#Pyspark – Get substring() from a column

---

**In PySpark, the substring() function is used to extract the substring from a DataFrame string column by providing the position and length of the string you wanted to extract.**

**In this tutorial, I have explained with an example of getting substring of a column using substring() from pyspark.sql.functions and using substr() from pyspark.sql.Column type.**

---

##Using SQL function substring()


**Using the substring() function of pyspark.sql.functions module we can extract a substring or slice of a string from the DataFrame column by providing the position and length of the string you wanted to slice.**



###substring(str, pos, len)



---

**Note: Please note that the position is not zero based, but 1 based index.**


---


**Below is an example of Pyspark substring() using withColumn().**

In [0]:
from pyspark.sql.functions import substring, col

In [0]:
data = [(1,"20200828"),(2,"20180525")]

columns=["id","date"]

df = spark.createDataFrame(data=data, schema=columns)

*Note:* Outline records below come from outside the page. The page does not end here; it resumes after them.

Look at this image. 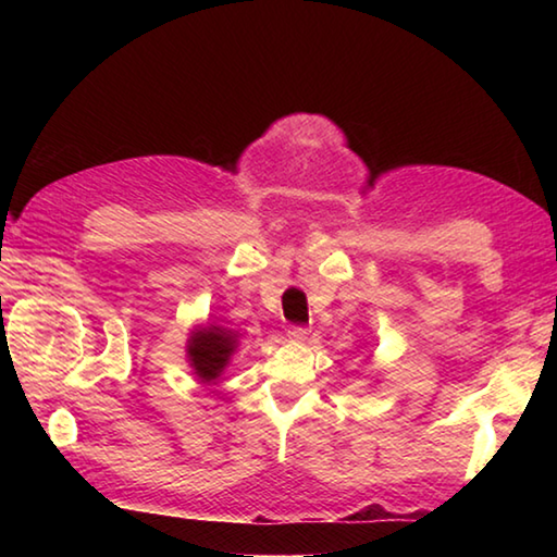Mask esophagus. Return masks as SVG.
I'll return each mask as SVG.
<instances>
[{
    "label": "esophagus",
    "mask_w": 557,
    "mask_h": 557,
    "mask_svg": "<svg viewBox=\"0 0 557 557\" xmlns=\"http://www.w3.org/2000/svg\"><path fill=\"white\" fill-rule=\"evenodd\" d=\"M307 334H309V329H307L305 324H292V326L287 329V336L295 338V342H305Z\"/></svg>",
    "instance_id": "1"
}]
</instances>
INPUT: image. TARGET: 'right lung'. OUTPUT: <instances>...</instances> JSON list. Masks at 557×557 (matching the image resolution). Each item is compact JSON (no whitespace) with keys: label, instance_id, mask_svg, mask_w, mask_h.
<instances>
[{"label":"right lung","instance_id":"obj_1","mask_svg":"<svg viewBox=\"0 0 557 557\" xmlns=\"http://www.w3.org/2000/svg\"><path fill=\"white\" fill-rule=\"evenodd\" d=\"M235 351V336L221 326H209L194 332L188 338V361L199 379L213 381L225 369L231 354Z\"/></svg>","mask_w":557,"mask_h":557}]
</instances>
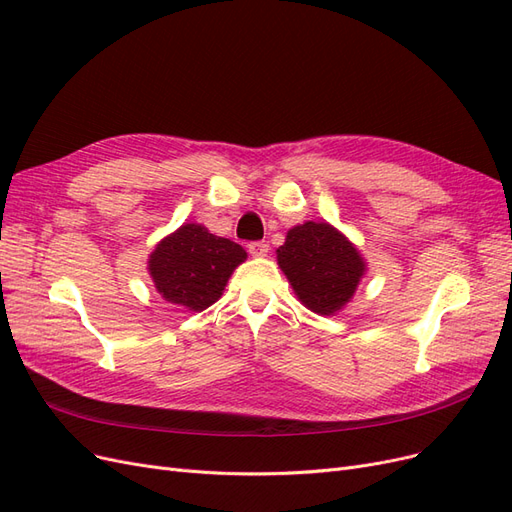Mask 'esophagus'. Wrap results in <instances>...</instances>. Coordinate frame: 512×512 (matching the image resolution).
Listing matches in <instances>:
<instances>
[{
    "mask_svg": "<svg viewBox=\"0 0 512 512\" xmlns=\"http://www.w3.org/2000/svg\"><path fill=\"white\" fill-rule=\"evenodd\" d=\"M247 250H250L252 256H265L269 252V243L267 241H252L247 245Z\"/></svg>",
    "mask_w": 512,
    "mask_h": 512,
    "instance_id": "esophagus-1",
    "label": "esophagus"
}]
</instances>
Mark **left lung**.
Instances as JSON below:
<instances>
[{
	"instance_id": "8db88e82",
	"label": "left lung",
	"mask_w": 512,
	"mask_h": 512,
	"mask_svg": "<svg viewBox=\"0 0 512 512\" xmlns=\"http://www.w3.org/2000/svg\"><path fill=\"white\" fill-rule=\"evenodd\" d=\"M277 262L294 292L312 312L329 316L354 294L365 271L363 258L331 224L305 222L288 230Z\"/></svg>"
}]
</instances>
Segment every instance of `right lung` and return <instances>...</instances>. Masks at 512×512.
<instances>
[{
    "instance_id": "obj_1",
    "label": "right lung",
    "mask_w": 512,
    "mask_h": 512,
    "mask_svg": "<svg viewBox=\"0 0 512 512\" xmlns=\"http://www.w3.org/2000/svg\"><path fill=\"white\" fill-rule=\"evenodd\" d=\"M245 256L239 243L215 237L205 226L183 224L153 250L149 273L166 301L200 312L222 297Z\"/></svg>"
}]
</instances>
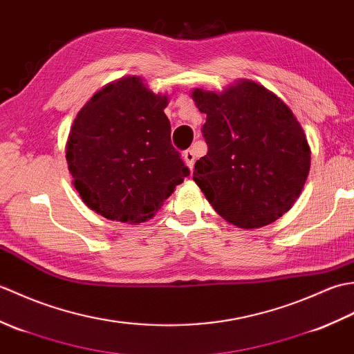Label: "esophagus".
Returning <instances> with one entry per match:
<instances>
[{
    "mask_svg": "<svg viewBox=\"0 0 354 354\" xmlns=\"http://www.w3.org/2000/svg\"><path fill=\"white\" fill-rule=\"evenodd\" d=\"M183 158H184V162L187 164V167H189V169L192 170V169H193V164H194V153H193V150H192V149L185 150V152L183 153Z\"/></svg>",
    "mask_w": 354,
    "mask_h": 354,
    "instance_id": "obj_1",
    "label": "esophagus"
}]
</instances>
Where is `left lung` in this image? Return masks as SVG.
I'll use <instances>...</instances> for the list:
<instances>
[{
	"label": "left lung",
	"mask_w": 354,
	"mask_h": 354,
	"mask_svg": "<svg viewBox=\"0 0 354 354\" xmlns=\"http://www.w3.org/2000/svg\"><path fill=\"white\" fill-rule=\"evenodd\" d=\"M192 97L207 114L208 145L193 181L216 213L251 230L289 212L309 175L310 147L288 104L248 79L222 93L196 88Z\"/></svg>",
	"instance_id": "left-lung-1"
}]
</instances>
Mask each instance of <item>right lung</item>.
Returning <instances> with one entry per match:
<instances>
[{
  "label": "right lung",
  "mask_w": 354,
  "mask_h": 354,
  "mask_svg": "<svg viewBox=\"0 0 354 354\" xmlns=\"http://www.w3.org/2000/svg\"><path fill=\"white\" fill-rule=\"evenodd\" d=\"M167 95L141 77L103 86L74 118L65 156L74 189L95 213L140 223L190 175L170 141Z\"/></svg>",
  "instance_id": "right-lung-1"
}]
</instances>
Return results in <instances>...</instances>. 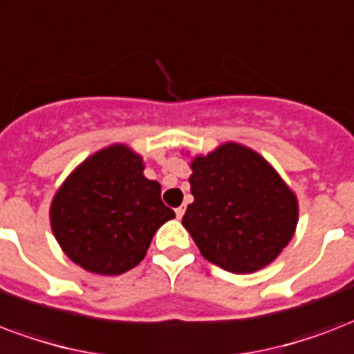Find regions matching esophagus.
I'll return each instance as SVG.
<instances>
[{
	"mask_svg": "<svg viewBox=\"0 0 354 354\" xmlns=\"http://www.w3.org/2000/svg\"><path fill=\"white\" fill-rule=\"evenodd\" d=\"M185 211H187V209H185V205H180V207H177V209H175V214H177V218H183Z\"/></svg>",
	"mask_w": 354,
	"mask_h": 354,
	"instance_id": "34e87169",
	"label": "esophagus"
}]
</instances>
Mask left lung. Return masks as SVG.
Segmentation results:
<instances>
[{
	"mask_svg": "<svg viewBox=\"0 0 354 354\" xmlns=\"http://www.w3.org/2000/svg\"><path fill=\"white\" fill-rule=\"evenodd\" d=\"M183 225L201 256L230 272L259 270L288 246L299 205L265 158L239 143H225L192 162Z\"/></svg>",
	"mask_w": 354,
	"mask_h": 354,
	"instance_id": "1",
	"label": "left lung"
}]
</instances>
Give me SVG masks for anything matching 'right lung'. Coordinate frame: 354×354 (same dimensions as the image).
Segmentation results:
<instances>
[{
	"instance_id": "add662e5",
	"label": "right lung",
	"mask_w": 354,
	"mask_h": 354,
	"mask_svg": "<svg viewBox=\"0 0 354 354\" xmlns=\"http://www.w3.org/2000/svg\"><path fill=\"white\" fill-rule=\"evenodd\" d=\"M175 212L160 185L143 177V162L124 145L98 151L57 190L50 220L57 243L76 265L123 274L145 257L151 239Z\"/></svg>"
}]
</instances>
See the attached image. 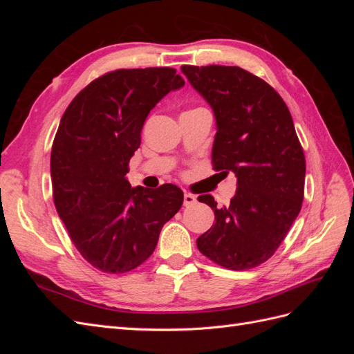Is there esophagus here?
<instances>
[{"label":"esophagus","instance_id":"1","mask_svg":"<svg viewBox=\"0 0 354 354\" xmlns=\"http://www.w3.org/2000/svg\"><path fill=\"white\" fill-rule=\"evenodd\" d=\"M196 202V196L192 195V194H185V207H190L194 205Z\"/></svg>","mask_w":354,"mask_h":354}]
</instances>
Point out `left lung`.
Masks as SVG:
<instances>
[{"mask_svg":"<svg viewBox=\"0 0 354 354\" xmlns=\"http://www.w3.org/2000/svg\"><path fill=\"white\" fill-rule=\"evenodd\" d=\"M181 71L216 115L212 168L238 177L230 205L198 198L216 216L198 250L229 270L254 269L279 248L303 205L306 158L291 113L272 85L239 66Z\"/></svg>","mask_w":354,"mask_h":354,"instance_id":"8db88e82","label":"left lung"}]
</instances>
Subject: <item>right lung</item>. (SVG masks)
<instances>
[{"mask_svg": "<svg viewBox=\"0 0 354 354\" xmlns=\"http://www.w3.org/2000/svg\"><path fill=\"white\" fill-rule=\"evenodd\" d=\"M173 68L116 69L82 88L51 147L53 201L75 248L103 273H127L151 257L183 203L174 185L131 187L125 178L156 103L185 85Z\"/></svg>", "mask_w": 354, "mask_h": 354, "instance_id": "right-lung-1", "label": "right lung"}]
</instances>
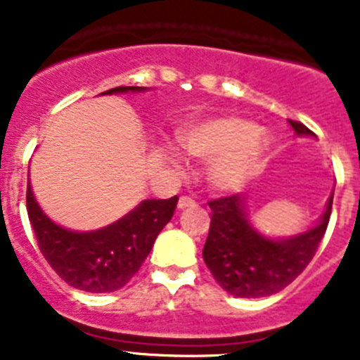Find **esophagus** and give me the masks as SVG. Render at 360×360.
<instances>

df = df.withColumn("year", substring('date', 1, 4))\
.withColumn("month", substring('date', 5, 2))\
.withColumn("day", substring('date', 7, 2))

df.printSchema()


df.show(truncate=False)

root
 |-- id: long (nullable = true)
 |-- date: string (nullable = true)
 |-- year: string (nullable = true)
 |-- month: string (nullable = true)
 |-- day: string (nullable = true)

+---+--------+----+-----+---+
|id |date    |year|month|day|
+---+--------+----+-----+---+
|1  |20200828|2020|08   |28 |
|2  |20180525|2018|05   |25 |
+---+--------+----+-----+---+



**In above example, we have created a DataFrame with two columns, id and date. Here date is in the form “year month day”. HereI have used substring() on date column to return sub strings of date as year, month, day respectively. Below is the output.**

##2. Using substring() with select()


**In Pyspark we can get substring() of a column using select. Above example can bed written as below.**

In [0]:
df.select('date', substring('date', 1,4).alias("year"),\
         substring('date', 5, 2).alias("month"),\
         substring('date', 7, 2).alias("day"))\
.show(truncate=False)

+--------+----+-----+---+
|date    |year|month|day|
+--------+----+-----+---+
|20200828|2020|08   |28 |
|20180525|2018|05   |25 |
+--------+----+-----+---+



##3.Using substring() with selectExpr()


**Sample example using selectExpr to get sub string of column(date) as year,month,day. Below is the code that gives same output as above.**

In [0]:
df.selectExpr('date', 'substring(date, 1,4) as year',\
             'substring(date, 5,2) as month',\
             'substring(date, 7, 2) as day')\
.show(truncate=False)

+--------+----+-----+---+
|date    |year|month|day|
+--------+----+-----+---+
|20200828|2020|08   |28 |
|20180525|2018|05   |25 |
+--------+----+-----+---+



##4. Using substr() from Column type


**Below is the example of getting substring using substr() function from pyspark.sql.Column type in Pyspark.**

In [0]:
df2 = df.withColumn('year', col('date').substr(1,4))\
.withColumn('month', col('date').substr(5,2))\
.withColumn('day', col('date').substr(7,2))

df2.show(truncate=False)

+---+--------+----+-----+---+
|id |date    |year|month|day|
+---+--------+----+-----+---+
|1  |20200828|2020|08   |28 |
|2  |20180525|2018|05   |25 |
+---+--------+----+-----+---+